(Directive) Convert the lines from the one containing "How far back" through the one containing "1276 millimetres", inclusive, into a Markdown table with the columns Row and Line, omitting blank lines.

BEGIN Supplied entries

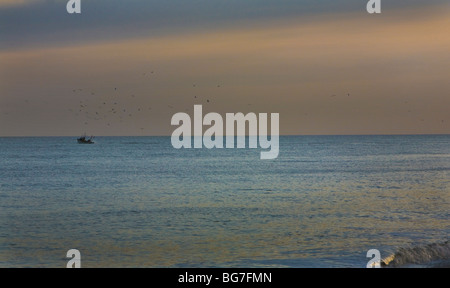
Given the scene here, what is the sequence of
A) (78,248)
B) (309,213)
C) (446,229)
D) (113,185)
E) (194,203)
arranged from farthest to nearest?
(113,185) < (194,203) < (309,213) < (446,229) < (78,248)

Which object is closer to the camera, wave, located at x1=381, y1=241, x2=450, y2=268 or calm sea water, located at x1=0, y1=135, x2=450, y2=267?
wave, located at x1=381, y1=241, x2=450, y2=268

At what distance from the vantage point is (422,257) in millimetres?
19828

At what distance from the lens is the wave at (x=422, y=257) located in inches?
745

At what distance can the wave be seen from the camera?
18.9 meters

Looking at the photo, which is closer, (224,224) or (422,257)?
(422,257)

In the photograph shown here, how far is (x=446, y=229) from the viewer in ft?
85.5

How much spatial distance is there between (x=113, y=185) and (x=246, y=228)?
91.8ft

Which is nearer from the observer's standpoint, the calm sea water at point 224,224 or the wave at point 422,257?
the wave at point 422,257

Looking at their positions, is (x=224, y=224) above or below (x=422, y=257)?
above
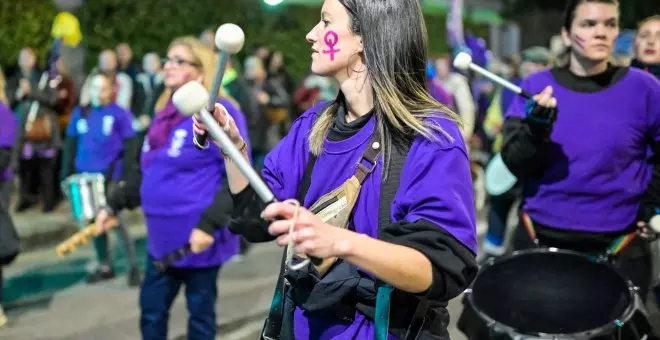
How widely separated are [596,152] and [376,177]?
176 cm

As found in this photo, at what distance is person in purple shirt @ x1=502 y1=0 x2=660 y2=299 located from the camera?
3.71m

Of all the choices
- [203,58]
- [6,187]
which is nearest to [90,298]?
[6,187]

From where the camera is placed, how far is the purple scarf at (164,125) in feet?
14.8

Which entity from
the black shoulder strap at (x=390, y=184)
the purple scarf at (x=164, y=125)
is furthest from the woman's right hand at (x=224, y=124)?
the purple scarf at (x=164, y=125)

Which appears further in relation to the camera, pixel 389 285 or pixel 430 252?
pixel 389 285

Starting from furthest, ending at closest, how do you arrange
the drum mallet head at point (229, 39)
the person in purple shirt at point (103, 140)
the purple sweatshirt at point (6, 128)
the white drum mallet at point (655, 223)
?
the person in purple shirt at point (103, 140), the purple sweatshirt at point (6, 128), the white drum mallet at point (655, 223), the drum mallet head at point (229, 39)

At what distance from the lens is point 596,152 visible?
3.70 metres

END Supplied entries
BEGIN Supplied entries

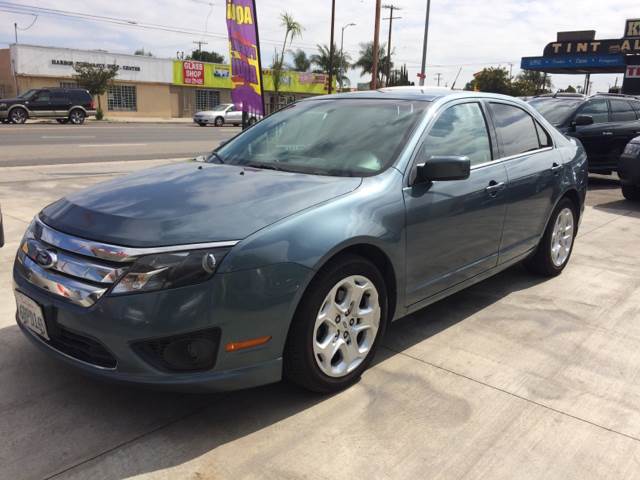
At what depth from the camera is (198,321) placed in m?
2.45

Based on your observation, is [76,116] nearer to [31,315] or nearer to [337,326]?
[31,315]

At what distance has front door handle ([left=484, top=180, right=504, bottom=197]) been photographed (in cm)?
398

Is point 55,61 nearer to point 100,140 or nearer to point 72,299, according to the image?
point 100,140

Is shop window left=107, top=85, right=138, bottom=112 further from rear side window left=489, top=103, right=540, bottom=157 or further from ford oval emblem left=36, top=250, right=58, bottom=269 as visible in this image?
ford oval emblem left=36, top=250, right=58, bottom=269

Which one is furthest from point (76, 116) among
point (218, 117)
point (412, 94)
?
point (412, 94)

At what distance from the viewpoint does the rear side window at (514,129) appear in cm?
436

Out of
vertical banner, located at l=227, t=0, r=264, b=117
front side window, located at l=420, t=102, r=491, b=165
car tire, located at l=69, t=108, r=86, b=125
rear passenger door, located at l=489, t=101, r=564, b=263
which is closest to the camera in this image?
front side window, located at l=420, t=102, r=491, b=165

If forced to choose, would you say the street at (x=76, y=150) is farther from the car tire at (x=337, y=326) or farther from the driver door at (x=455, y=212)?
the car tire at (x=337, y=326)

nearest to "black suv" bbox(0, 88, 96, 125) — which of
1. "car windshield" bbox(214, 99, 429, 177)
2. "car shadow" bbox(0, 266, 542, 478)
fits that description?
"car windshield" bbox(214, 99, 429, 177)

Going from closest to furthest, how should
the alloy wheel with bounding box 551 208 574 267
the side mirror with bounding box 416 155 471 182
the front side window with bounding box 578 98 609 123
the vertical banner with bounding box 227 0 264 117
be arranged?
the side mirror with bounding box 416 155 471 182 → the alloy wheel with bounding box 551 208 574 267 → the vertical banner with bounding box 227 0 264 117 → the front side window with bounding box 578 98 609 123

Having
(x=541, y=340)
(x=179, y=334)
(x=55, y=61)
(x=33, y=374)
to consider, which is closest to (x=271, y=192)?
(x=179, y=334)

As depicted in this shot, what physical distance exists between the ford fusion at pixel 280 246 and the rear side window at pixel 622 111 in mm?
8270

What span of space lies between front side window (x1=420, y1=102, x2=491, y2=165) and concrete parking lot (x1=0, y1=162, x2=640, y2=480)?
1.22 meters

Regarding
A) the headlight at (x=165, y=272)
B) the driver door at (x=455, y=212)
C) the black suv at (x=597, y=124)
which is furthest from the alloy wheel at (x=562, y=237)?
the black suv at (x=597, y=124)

END Supplied entries
BEGIN Supplied entries

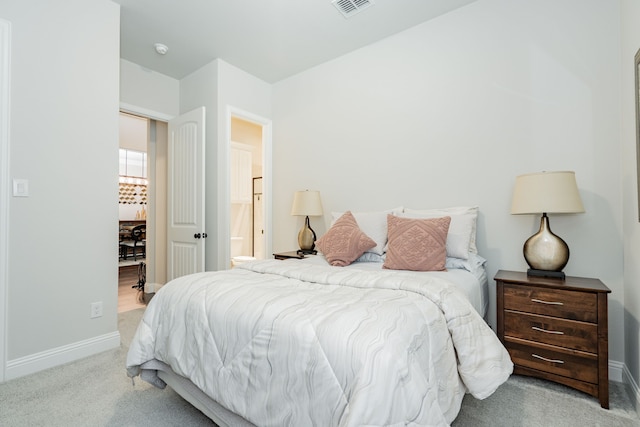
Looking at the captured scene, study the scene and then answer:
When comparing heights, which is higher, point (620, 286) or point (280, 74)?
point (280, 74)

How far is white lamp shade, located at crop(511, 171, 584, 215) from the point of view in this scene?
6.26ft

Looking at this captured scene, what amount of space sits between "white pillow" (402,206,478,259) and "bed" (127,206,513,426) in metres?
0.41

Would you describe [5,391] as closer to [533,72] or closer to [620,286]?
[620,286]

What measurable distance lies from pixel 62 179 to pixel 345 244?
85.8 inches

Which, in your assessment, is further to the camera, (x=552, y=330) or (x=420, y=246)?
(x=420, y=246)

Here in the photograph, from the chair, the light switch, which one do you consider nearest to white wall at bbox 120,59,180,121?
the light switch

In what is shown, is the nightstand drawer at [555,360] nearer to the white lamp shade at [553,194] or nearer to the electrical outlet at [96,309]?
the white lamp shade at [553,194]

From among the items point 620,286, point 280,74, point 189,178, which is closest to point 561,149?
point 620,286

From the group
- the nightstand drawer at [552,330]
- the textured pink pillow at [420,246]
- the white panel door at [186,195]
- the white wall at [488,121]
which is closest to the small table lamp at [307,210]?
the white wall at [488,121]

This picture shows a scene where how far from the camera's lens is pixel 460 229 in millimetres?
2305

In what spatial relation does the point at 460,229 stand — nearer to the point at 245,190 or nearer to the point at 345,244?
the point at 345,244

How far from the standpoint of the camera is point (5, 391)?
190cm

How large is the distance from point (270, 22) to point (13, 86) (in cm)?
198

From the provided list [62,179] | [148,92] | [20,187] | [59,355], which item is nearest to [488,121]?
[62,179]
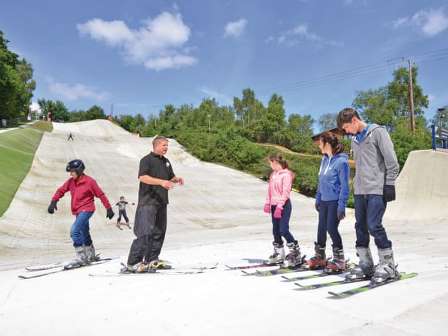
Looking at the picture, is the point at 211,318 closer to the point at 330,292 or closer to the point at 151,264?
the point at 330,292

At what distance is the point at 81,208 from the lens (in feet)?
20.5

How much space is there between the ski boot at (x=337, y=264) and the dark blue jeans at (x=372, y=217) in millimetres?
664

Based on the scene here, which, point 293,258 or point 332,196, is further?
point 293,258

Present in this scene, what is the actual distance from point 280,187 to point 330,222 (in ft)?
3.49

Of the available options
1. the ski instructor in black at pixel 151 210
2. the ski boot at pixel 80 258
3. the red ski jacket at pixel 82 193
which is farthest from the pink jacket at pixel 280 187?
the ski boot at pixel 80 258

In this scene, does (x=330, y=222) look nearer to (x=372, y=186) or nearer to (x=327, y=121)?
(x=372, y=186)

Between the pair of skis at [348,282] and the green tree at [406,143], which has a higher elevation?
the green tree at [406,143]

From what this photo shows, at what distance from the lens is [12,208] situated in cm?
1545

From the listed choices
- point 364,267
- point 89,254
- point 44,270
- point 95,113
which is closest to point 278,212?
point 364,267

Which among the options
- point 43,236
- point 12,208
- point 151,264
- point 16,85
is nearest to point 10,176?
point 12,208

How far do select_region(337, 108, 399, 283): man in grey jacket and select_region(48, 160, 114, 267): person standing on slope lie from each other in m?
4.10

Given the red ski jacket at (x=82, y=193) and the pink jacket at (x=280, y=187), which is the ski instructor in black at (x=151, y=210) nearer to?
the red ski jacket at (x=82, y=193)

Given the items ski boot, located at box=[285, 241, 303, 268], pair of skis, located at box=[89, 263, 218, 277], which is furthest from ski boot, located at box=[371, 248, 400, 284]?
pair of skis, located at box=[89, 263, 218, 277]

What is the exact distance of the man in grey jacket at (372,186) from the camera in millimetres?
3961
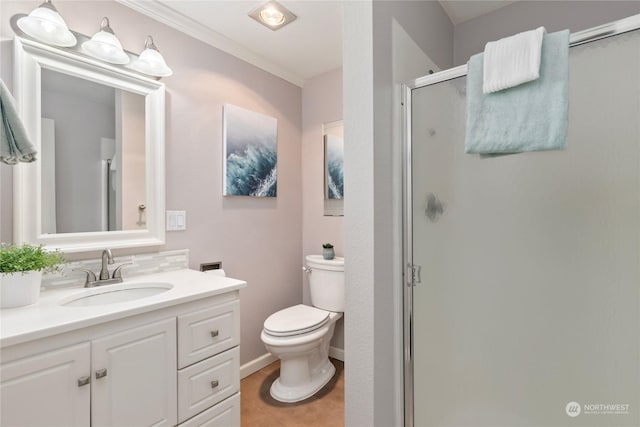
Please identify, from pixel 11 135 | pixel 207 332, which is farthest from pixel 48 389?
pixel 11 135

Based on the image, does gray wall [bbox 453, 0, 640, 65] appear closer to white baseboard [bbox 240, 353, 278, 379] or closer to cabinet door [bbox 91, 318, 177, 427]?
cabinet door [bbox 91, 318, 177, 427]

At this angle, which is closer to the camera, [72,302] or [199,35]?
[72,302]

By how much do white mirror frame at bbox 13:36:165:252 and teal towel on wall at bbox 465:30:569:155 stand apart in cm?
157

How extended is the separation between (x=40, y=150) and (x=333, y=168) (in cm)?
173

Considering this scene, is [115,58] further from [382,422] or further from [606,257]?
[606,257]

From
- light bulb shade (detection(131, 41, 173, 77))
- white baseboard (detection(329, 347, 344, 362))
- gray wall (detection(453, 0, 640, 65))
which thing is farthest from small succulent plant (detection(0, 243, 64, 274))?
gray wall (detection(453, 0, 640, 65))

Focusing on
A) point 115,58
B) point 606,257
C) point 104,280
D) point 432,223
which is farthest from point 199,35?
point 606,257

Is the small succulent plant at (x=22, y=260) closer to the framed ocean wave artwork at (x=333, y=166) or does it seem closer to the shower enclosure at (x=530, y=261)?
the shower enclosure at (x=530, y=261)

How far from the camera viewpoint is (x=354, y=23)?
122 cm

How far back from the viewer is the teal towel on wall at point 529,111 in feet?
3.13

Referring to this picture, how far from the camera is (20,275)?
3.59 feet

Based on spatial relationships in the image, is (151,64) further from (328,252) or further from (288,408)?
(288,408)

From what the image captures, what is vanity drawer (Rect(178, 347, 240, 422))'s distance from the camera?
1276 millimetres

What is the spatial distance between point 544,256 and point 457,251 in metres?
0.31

END Supplied entries

(Output)
| Row | Line |
|---|---|
| 1 | How far back from the viewer is the teal towel on wall at point 529,111 in feet? |
| 2 | 3.13 |
| 3 | Referring to this picture, how far from the camera is (20,275)? |
| 4 | 3.59 feet |
| 5 | Based on spatial relationships in the image, is (151,64) further from (328,252) or further from (288,408)? |
| 6 | (288,408) |
| 7 | From what the image captures, what is vanity drawer (Rect(178, 347, 240, 422))'s distance from the camera? |
| 8 | 1276 millimetres |